I did quite a bit of searching on this issue so this might help others who are experiencing the same problem on tomcat. This is taken from http://wiki.apache.org/tomcat/FAQ/CharacterEncoding.

(How to use UTF-8 everywhere).

  • Set URIEncoding="UTF-8" on your <Connector> in server.xml. References: HTTP Connector, AJP Connector.
  • Use a character encoding filter with the default encoding set to UTF-8
  • Change all your JSPs to include charset name in their contentType. For example, use <%@page contentType="text/html; charset=UTF-8" %> for the usual JSP pages and <jsp:directive.page contentType="text/html; charset=UTF-8" /> for the pages in XML syntax (aka JSP Documents).

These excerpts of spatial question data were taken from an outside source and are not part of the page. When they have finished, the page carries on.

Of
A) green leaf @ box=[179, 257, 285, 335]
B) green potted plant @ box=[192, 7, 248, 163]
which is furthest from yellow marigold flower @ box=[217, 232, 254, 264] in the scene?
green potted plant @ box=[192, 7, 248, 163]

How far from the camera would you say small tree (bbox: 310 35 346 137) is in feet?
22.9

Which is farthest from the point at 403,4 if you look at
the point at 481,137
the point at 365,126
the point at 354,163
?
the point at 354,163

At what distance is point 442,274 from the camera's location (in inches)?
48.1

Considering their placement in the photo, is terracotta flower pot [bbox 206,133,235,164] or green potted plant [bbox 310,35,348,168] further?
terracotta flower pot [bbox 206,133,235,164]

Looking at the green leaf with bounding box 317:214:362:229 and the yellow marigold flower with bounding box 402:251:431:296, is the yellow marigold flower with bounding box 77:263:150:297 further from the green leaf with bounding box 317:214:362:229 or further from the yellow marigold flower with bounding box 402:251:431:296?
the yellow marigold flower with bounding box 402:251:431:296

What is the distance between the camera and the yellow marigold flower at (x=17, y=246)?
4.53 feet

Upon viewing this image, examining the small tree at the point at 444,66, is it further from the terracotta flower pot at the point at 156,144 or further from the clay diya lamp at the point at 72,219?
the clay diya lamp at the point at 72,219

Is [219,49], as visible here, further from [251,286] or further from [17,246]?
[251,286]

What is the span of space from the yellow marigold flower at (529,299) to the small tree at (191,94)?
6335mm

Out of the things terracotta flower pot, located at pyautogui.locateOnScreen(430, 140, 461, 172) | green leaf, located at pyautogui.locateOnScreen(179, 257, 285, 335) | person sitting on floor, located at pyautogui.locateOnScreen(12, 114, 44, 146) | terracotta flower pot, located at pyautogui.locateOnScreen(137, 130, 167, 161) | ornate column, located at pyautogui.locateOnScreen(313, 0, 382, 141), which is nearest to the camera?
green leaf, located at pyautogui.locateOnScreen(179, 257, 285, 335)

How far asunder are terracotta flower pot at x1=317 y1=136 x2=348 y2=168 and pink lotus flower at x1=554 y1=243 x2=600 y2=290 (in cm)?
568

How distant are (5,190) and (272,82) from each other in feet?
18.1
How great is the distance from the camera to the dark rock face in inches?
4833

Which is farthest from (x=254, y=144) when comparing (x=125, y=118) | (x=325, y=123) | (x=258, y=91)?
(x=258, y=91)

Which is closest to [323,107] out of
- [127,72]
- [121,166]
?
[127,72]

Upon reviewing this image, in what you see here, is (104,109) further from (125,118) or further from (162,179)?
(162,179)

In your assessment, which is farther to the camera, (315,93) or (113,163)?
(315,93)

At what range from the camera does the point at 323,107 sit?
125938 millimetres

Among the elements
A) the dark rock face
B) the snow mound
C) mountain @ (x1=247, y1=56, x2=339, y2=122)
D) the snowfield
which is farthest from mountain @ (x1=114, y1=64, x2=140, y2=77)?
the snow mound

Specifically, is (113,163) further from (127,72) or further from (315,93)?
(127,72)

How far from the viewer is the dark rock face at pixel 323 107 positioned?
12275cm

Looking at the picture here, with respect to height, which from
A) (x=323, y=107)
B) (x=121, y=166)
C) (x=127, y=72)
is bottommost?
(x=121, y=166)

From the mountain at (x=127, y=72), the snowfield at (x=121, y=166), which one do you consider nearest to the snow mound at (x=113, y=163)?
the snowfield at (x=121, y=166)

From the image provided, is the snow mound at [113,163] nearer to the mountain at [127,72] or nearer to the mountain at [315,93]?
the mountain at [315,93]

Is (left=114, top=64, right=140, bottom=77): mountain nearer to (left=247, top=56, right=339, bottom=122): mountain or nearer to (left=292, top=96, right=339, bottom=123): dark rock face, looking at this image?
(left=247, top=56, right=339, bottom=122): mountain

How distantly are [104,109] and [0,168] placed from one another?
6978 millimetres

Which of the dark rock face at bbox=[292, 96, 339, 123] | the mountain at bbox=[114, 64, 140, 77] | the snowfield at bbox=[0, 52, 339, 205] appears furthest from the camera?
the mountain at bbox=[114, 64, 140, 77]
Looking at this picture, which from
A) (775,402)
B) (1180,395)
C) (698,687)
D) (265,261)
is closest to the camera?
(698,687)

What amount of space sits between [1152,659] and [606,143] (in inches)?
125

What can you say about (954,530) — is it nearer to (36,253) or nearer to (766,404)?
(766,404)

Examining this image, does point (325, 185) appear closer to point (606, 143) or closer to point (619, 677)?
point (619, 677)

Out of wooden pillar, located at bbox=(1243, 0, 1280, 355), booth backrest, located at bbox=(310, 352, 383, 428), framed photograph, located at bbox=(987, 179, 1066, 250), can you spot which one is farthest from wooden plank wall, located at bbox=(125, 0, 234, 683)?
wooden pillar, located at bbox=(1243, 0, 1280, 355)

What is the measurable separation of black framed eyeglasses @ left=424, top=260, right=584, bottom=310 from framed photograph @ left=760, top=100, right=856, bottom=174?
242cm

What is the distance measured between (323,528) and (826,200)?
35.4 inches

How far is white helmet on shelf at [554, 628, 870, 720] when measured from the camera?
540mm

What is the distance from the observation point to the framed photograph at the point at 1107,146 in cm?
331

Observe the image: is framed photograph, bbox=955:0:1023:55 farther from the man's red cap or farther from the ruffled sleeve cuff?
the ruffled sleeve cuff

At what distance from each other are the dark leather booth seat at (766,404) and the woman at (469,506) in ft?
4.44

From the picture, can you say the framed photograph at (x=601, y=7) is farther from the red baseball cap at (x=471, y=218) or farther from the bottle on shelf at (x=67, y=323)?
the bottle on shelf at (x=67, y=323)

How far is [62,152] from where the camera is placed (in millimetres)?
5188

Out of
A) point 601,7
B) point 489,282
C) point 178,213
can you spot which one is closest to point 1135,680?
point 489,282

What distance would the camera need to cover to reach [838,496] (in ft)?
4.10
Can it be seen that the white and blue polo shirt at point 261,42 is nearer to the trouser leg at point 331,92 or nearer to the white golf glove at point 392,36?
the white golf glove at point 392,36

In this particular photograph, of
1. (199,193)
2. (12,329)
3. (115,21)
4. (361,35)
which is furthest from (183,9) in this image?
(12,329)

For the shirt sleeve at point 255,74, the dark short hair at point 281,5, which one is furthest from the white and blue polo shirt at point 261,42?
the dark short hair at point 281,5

  • Change all your servlets to set the content type for responses and to include charset name in the content type to be UTF-8. Use response.setContentType("text/html; charset=UTF-8") or response.setCharacterEncoding("UTF-8").
  • Change any content-generation libraries you use (Velocity, Freemarker, etc.) to use UTF-8 and to specify UTF-8 in the content type of the responses that they generate.
  • Disable any valves or filters that may read request parameters before your character encoding filter or jsp page has a chance to set the encoding to UTF-8.